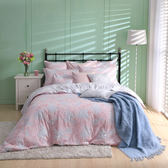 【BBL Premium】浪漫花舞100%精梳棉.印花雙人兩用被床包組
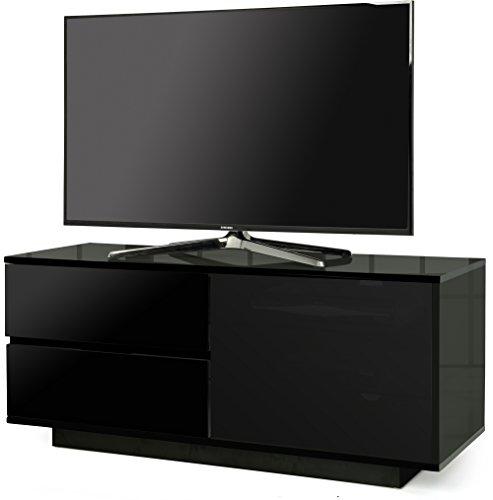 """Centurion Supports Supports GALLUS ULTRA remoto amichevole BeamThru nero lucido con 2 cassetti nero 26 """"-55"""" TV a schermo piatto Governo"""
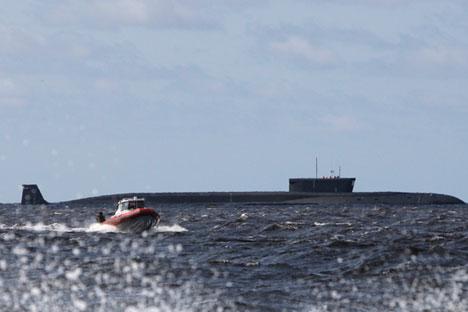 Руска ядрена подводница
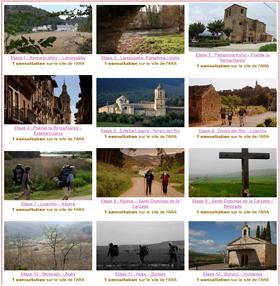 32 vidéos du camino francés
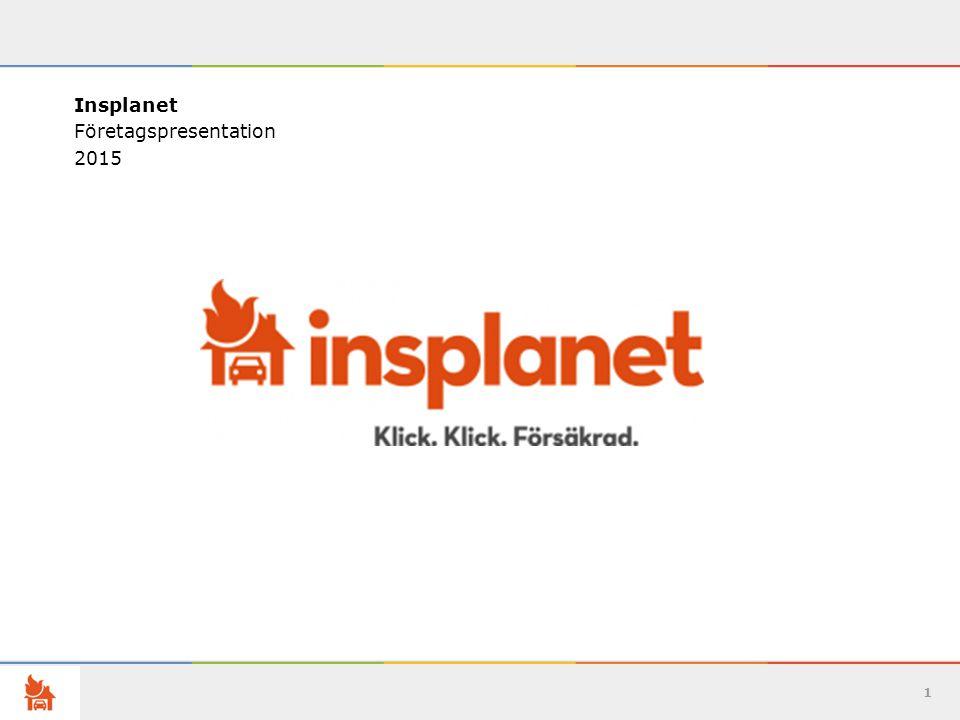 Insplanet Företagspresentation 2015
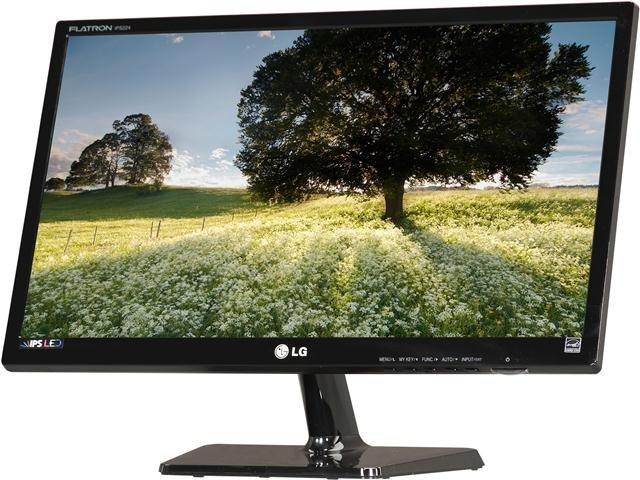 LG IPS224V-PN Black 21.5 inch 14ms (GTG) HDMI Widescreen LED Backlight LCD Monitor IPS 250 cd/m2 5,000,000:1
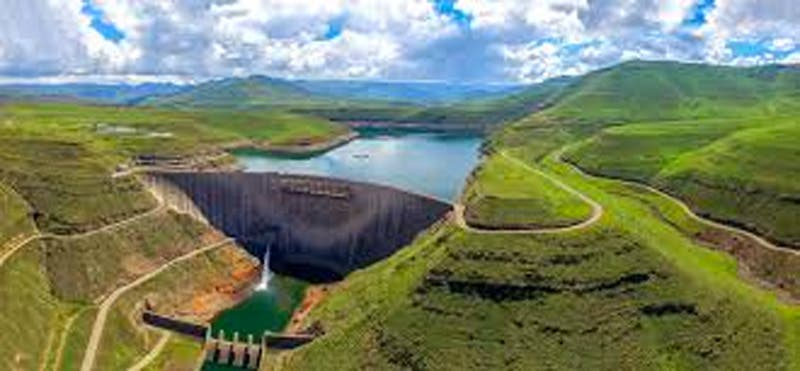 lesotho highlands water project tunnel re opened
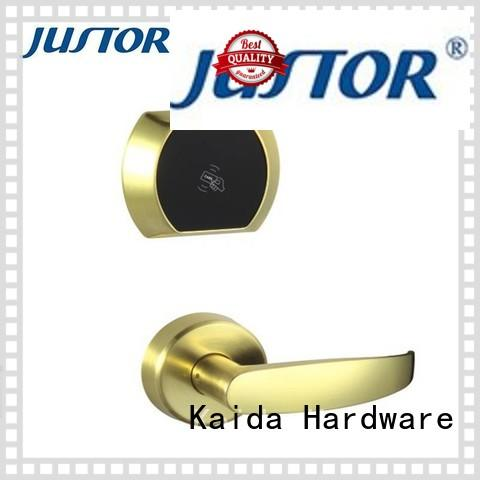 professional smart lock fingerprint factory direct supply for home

What to produce: Repeat only what runs from the first line of the records above to the line with "lesotho highlands water", both included, word for word, minus the pictures.

Expected output:
 【BBL Premium】浪漫花舞100%精梳棉.印花雙人兩用被床包組
 """Centurion Supports Supports GALLUS ULTRA remoto amichevole BeamThru nero lucido con 2 cassetti nero 26 """"-55"""" TV a schermo piatto Governo"""
 Руска ядрена подводница
 32 vidéos du camino francés
 Insplanet Företagspresentation 2015
 LG IPS224V-PN Black 21.5 inch 14ms (GTG) HDMI Widescreen LED Backlight LCD Monitor IPS 250 cd/m2 5,000,000:1
 lesotho highlands water project tunnel re opened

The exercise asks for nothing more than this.